Но там оказалось не масло, сыр или другая еда, а порох и пули в кожаных мешочках. Настоятель с глубоким удовлетворением потрогал смертоносные «продукты», которых обычно страшатся люди его звания.
— Благослови тебя бог, отец Хорен, — обратился он к молодому монаху. — Очень вкусно, очень!
Он запер дверь подвала, положил ключ в карман и направился к своей келье, пригласив и отца Хорена.
— Я последую за тобой, владыко, только зайду на минуту в келью, переоденусь.
Отец Хорен был новопосвященный монах, среднего роста, хрупкого сложения. Мягкие, даже женственные черты его лица были прекрасны, несмотря на темный загар, приобретенный за несколько недель поездки. Войдя в келью, он расстегнул пояс с оружием и скинул одежду погонщика мулов. Монастырский служка принес ему воды для умывания. Когда он, наклонившись над тазом, умывался, сзади на шее обнажился рубец — след от удара саблей. Шрам этот остался еще с тех времен, когда он жил в миру. С ним было связано самое печальное событие в его жизни…
Он натянул рясу и направился в покои настоятеля.
Служба еще не кончилась, однако он не зашел в церковь, лишь поцеловал дверь храма и перекрестился.

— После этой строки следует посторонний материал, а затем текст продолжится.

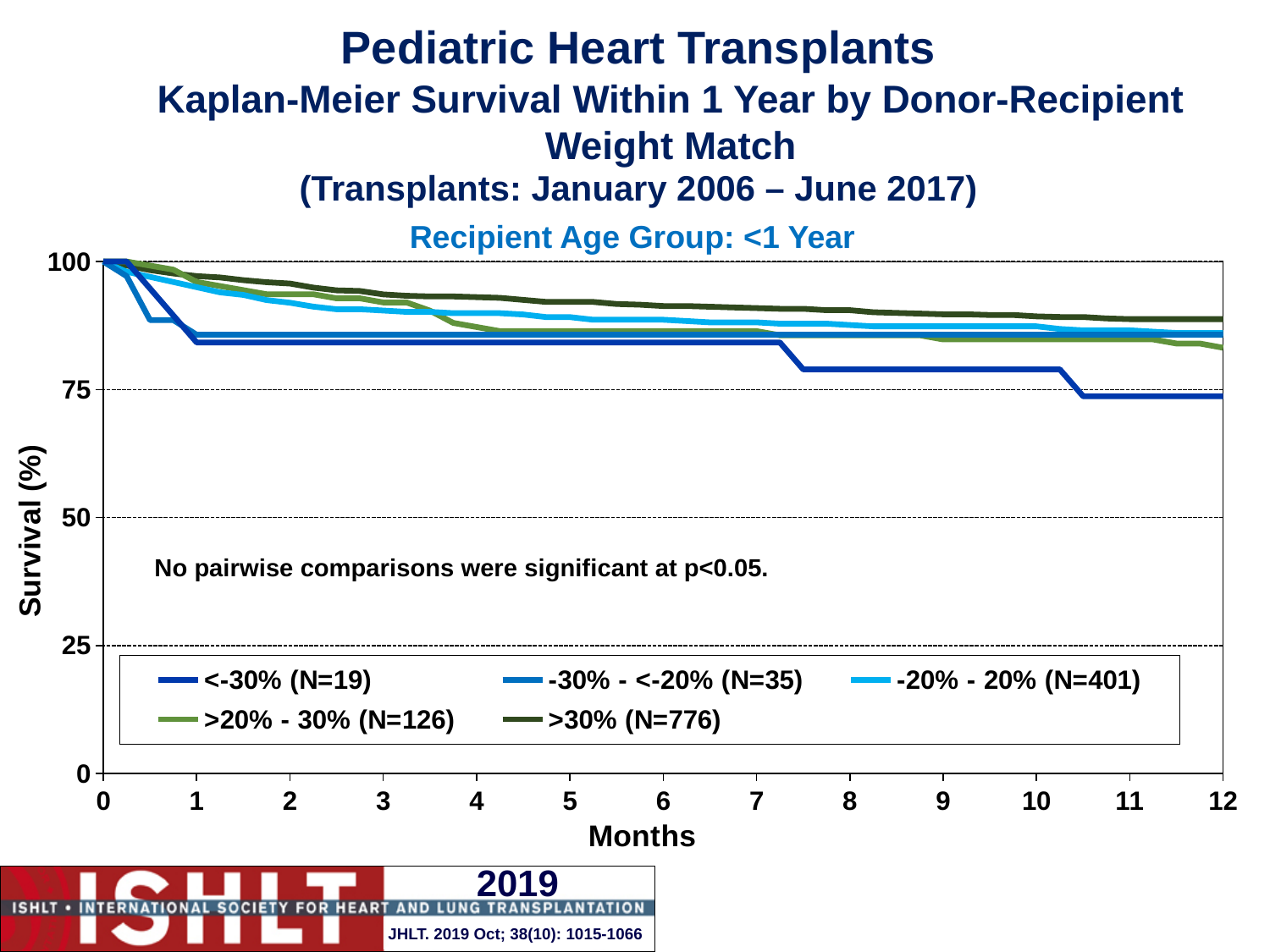
How many series does the legend list? 5 What is the N for the >30% group shown in the legend? 776 Is the survival for the <-30% (N=19) group at 12 months greater or less than 75? less Is the survival for the -20% - 20% (N=401) group at 6 months greater or less than 75? greater Which recipient age group does the chart cover? <1 Year Which weight-match group has the highest survival at 12 months? >30% (N=776) At 12 months, which group has higher survival: <-30% (N=19) or >30% (N=776)? >30% (N=776) What kind of chart is shown on the slide? line chart Do the survival curves rise or fall as months increase? fall Is the survival for the >30% (N=776) group at 12 months greater or less than 75? greater Which weight-match group has the lowest survival at 12 months? <-30% (N=19) At 3 months, which group has higher survival: <-30% (N=19) or >30% (N=776)? >30% (N=776)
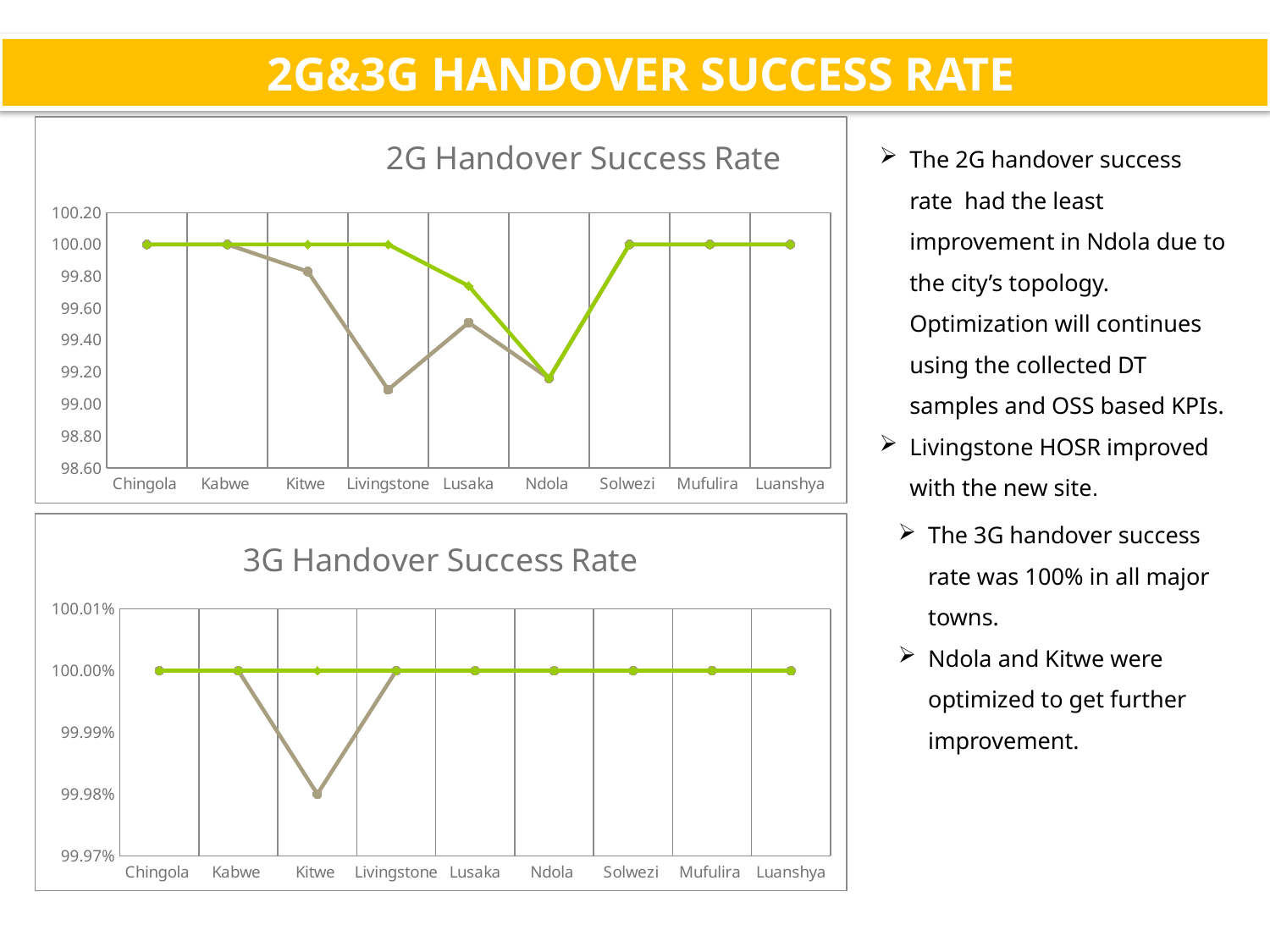
In the 2G Handover Success Rate chart, is the green line's value for Lusaka greater or less than 99.60? greater In the 3G Handover Success Rate chart, what is the value of the grey line for Kitwe? 99.98% In the 2G Handover Success Rate chart, is the grey line's value for Livingstone greater or less than 99.20? less In the 3G Handover Success Rate chart, what is the value of the green line for Ndola? 100.00% In the 2G Handover Success Rate chart, which city has the lowest value on the green line? Ndola In the 3G Handover Success Rate chart, which city has the lowest value on the grey line? Kitwe In the 2G Handover Success Rate chart, is the grey line's value for Lusaka greater or less than 99.40? greater What kind of chart is the 2G Handover Success Rate chart? line chart What is the title of the lower chart on the slide? 3G Handover Success Rate How many cities are shown on the x axis of the 2G Handover Success Rate chart? 9 In the 2G Handover Success Rate chart, which line has the higher value for Kitwe, the green line or the grey line? the green line In the 2G Handover Success Rate chart, what is the value of the green line for Chingola? 100.00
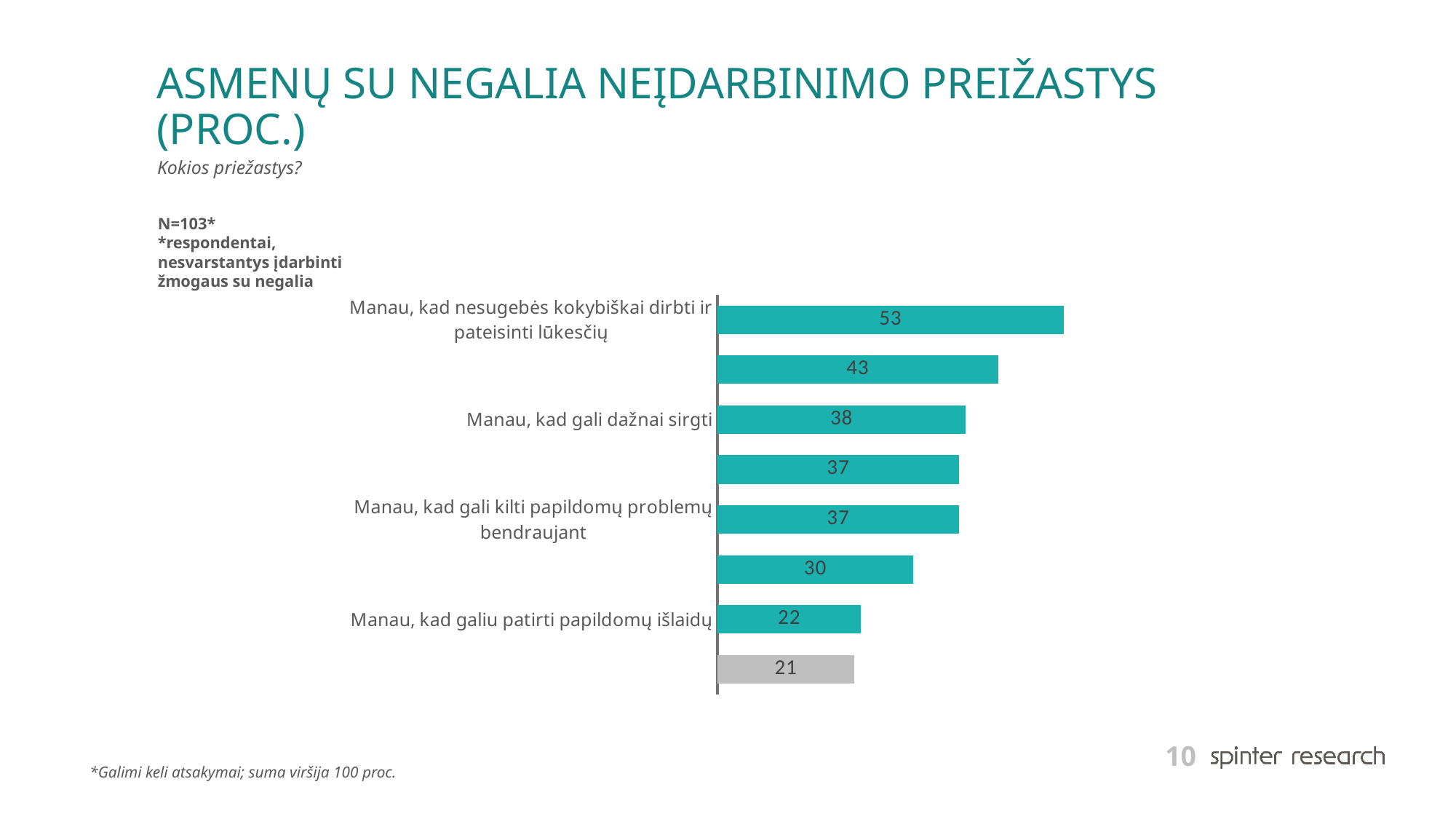
What is the difference between the values for "Manau, kad nesugebės kokybiškai dirbti ir pateisinti lūkesčių" and "Manau, kad gali dažnai sirgti"? 15 What is the value for "Manau, kad gali kilti papildomų problemų bendraujant"? 37 What is the value of the shortest bar in the chart? 21 What is the value for "Manau, kad galiu patirti papildomų išlaidų"? 22 What is the difference between the values for "Manau, kad gali kilti papildomų problemų bendraujant" and "Manau, kad galiu patirti papildomų išlaidų"? 15 Which is larger: the value for "Manau, kad gali dažnai sirgti" or the value for "Manau, kad galiu patirti papildomų išlaidų"? Manau, kad gali dažnai sirgti What is the value for "Manau, kad gali dažnai sirgti"? 38 What kind of chart is shown on the slide? bar chart What is the value for "Manau, kad nesugebės kokybiškai dirbti ir pateisinti lūkesčių"? 53 What colour is the bottom bar of the chart? gray How many bars are plotted in the chart? 8 Which category has the highest value? Manau, kad nesugebės kokybiškai dirbti ir pateisinti lūkesčių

— Садись, отец Хорен, — сказал настоятель и указал на маленькую тахту с ковром. А сам сел за письменный стол, на котором лежала кипа бумаг. Ночью он не сомкнул глаз, все писал. А теперь брал по одной бумаге и ставил на них свою печать.
— Эти письма должны быть отправлены сегодня же утром, отец Хорен, — обратился он к молодому монаху. — Постарайся послать таких людей, у которых и голова есть на плечах, и отважное сердце в груди.
Хорен посмотрел на письма — они адресовались видным князьям и меликам Сюнийского края.
— Уже вызываете?.. — с любопытством спросил он.
— Да, вызываю… Он явился… — ответил настоятель.
Слова эти так обрадовали молодого монаха, как не обрадовало бы благочестивого израильтянина известие о появлении мессии и восстановлении разрушенного Иерусалима и царства Давидова.